Shari Burt, spokeswoman for the Minnesota Department of Corrections, said policies and training curriculum have changed significantly since the state passed its law, in June of 2001, with the support of the DOC's support. "Any offender, upon admittance to the facility, is given a brochure, that we developed specifically for the offender, that explains the law," Burt said.

This effort to make inmates aware of the rules - and to tell them ways of dealing with potentially problematic situations - is coupled with annual online training for staff on sexual misconduct. The training curriculum includes both a discussion of acceptable personal behavior and information on how to handle concerns about misconduct among colleagues, she said. "If you believe something may be happening you're required to report it," Burt said. "You can't just turn your head and look the other way."

The emphasis on greater clarity in policies is something found in other corrections departments and in groups like the American Jail Association, which adopted a draft resolution on staff sexual misconduct at its May 2003 meeting. The resolution expresses support for the creation of policies and laws to prohibit and criminalize misconduct.

Room for Improvement

Even with the push for more clarity in laws and policies, there continue to be gray and problematic areas in the way sexual contact is understood and responded to by facilities. Stemple said Stop Prisoner Rape is particularly concerned about the policy of many facilities to routinely segregate and withhold basic privileges from inmates who report sexual assault. "This practice may be termed 'non-disciplinary,' but it effectively punishes inmates for reporting sexual abuse," Stemple said. "We don't feel that this is an acceptable response, and, unless the inmate requests protective segregation, we would like to see it end."

Jackson said Los Angeles County does not segregate inmates who make reports. "That's deemed to be disciplinary in nature, and we don't have the right to discipline somebody just for making a complaint," he noted. Instead, Jackson added, staff who have been accused of sexual misconduct are asked to avoid contact with the inmate and to avoid potentially problematic situations - such as spending time alone in a room with an inmate.
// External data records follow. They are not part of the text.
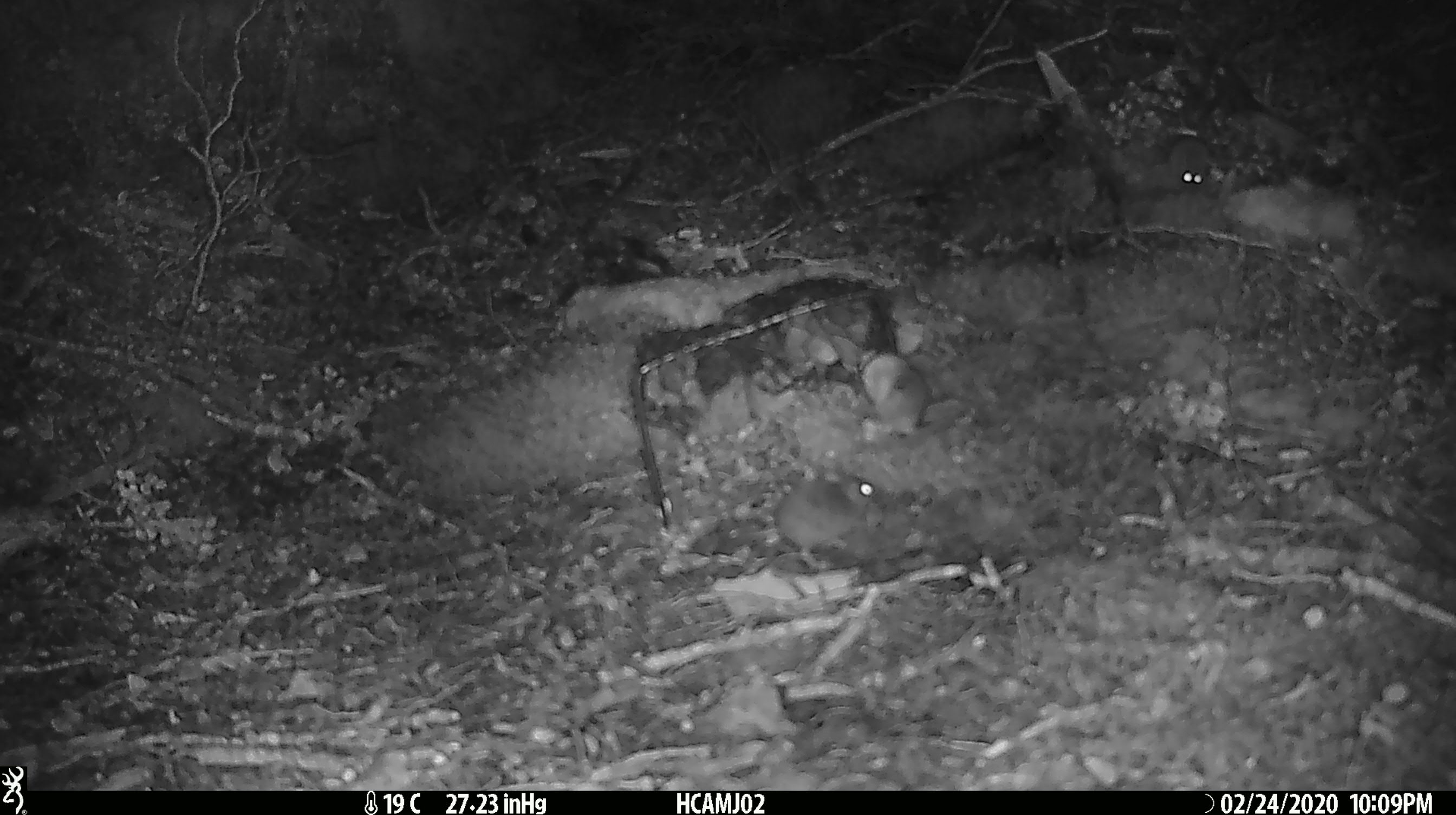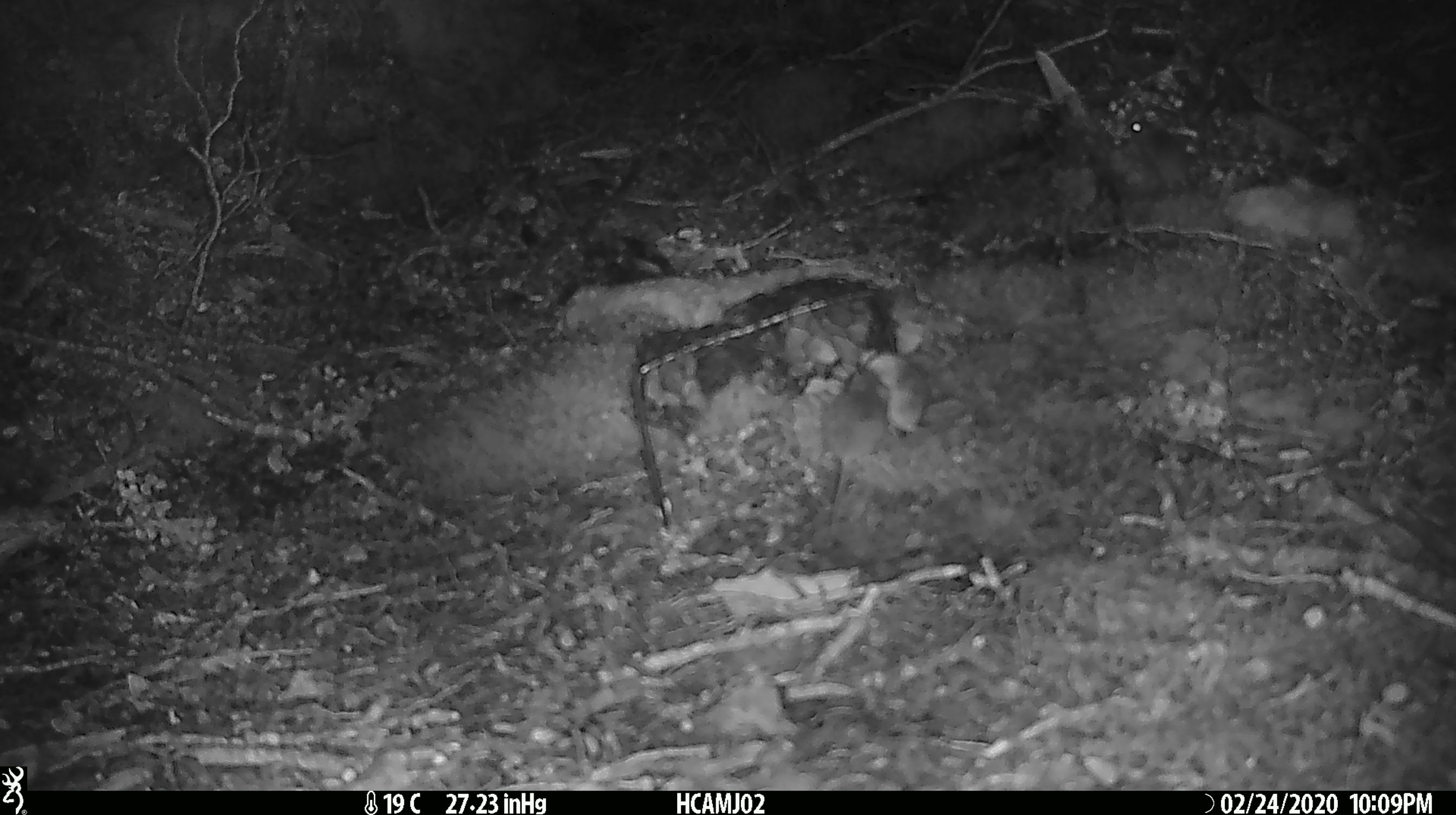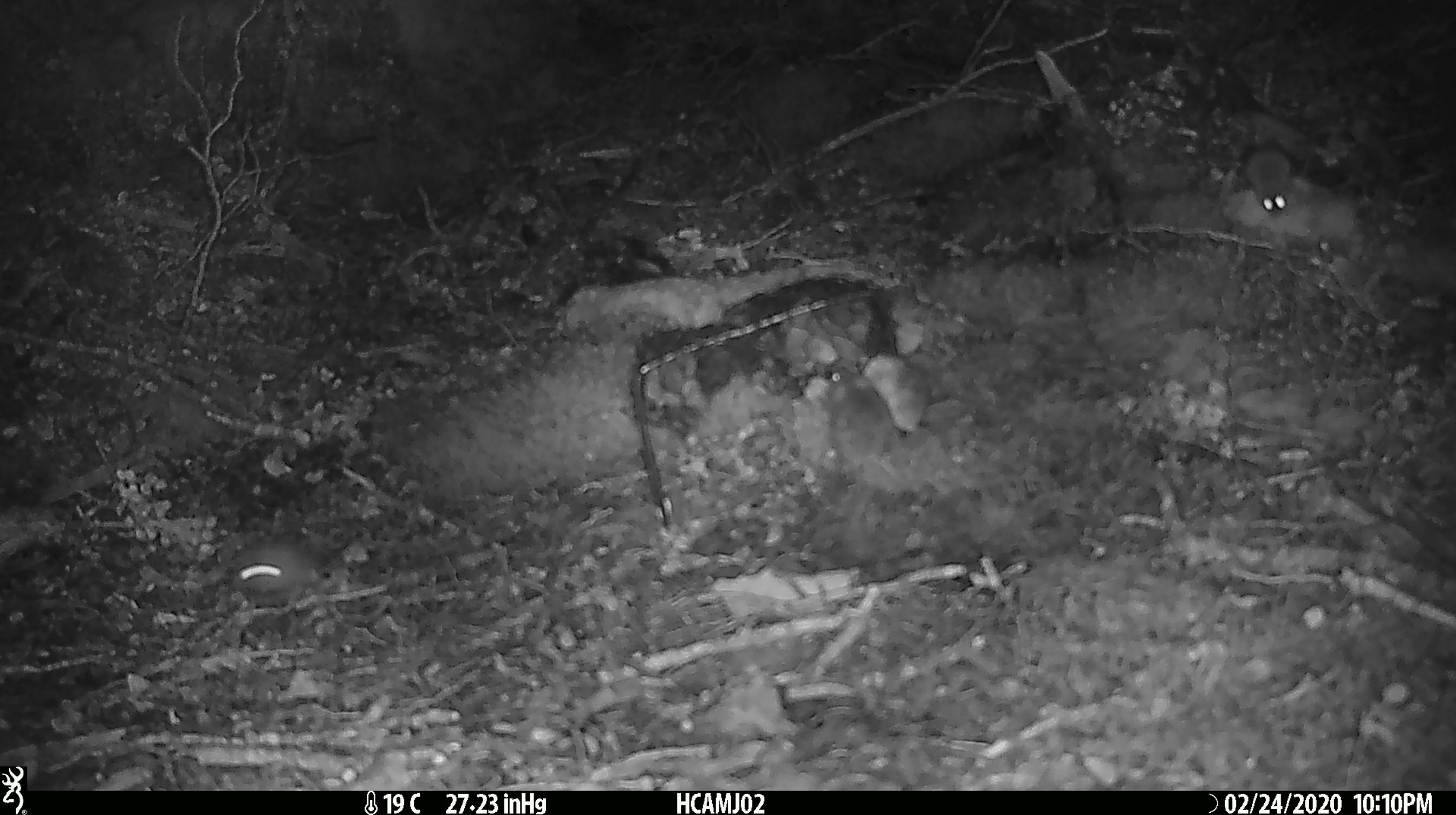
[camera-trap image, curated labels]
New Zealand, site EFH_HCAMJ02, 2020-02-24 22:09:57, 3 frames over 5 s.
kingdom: Animalia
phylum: Chordata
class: Mammalia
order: Rodentia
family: Muridae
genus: Mus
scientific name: Mus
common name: mouse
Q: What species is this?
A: Mouse (Mus).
Stemple said Stop Prisoner Rape would also like to see all facilities make sure that inmates have an understanding of the rules and their rights with regard to sexual contact. Even basic ground rules for sexual behavior can not necessarily be taken for granted because of the reality that the lives of many inmates - particularly female inmates - have been shaped by sexual abuse and the use of sex as a defense mechanism or a bargaining tool, Newkirk said. "It happens so often that the women really don't understand what has happened to them over the years," she said. Some offenders have never developed a clear feeling of what constitutes abuse, she said, and even the statement "This is not good for you, because you have a right to [control] what happens to your body," may come as a revelation.

Simple, seemingly obvious ideas may also need to be incorporated into training curriculum for officers. Newkirk noted that it may not always be clear to everyone that inmates' sexually provocative behavior or attempts to bargain with sexual favors do not grant license for inappropriate contact.

What can be safely taken for granted? Only that sexual misconduct in custody will take place anywhere it is not explicitly prohibited - and that even the best-run facilities must prepare to respond to sexual misconduct from time to time.

"We applaud those who have adopted clear policies to address sexual misconduct," Stemple said. "And, it goes without saying, that policies on the books are just the beginning. Enforcement, professionalism, and follow-through will characterize the response of officials who deal with this problem effectively."

Alex Coolman is the communications coordinator for Stop Prisoner Rape.

[1] U.S. Department of Justice, Bureau of Justice Statistics, Prior Abuse Reported by Inmates and Probationers, available at (http://www.ojp.usdoj.gov/bjs/abstract/parip.htm, last visited May 29, 2003).

[2] Abuse of Power in Prison, Milwaukee Journal Sentinel, February 3, 2003.

[3] U.S. Department of Justice, National Institute of Corrections, Sexual Misconduct in Prisons: Law, Remedies, and Incidence, May 2000.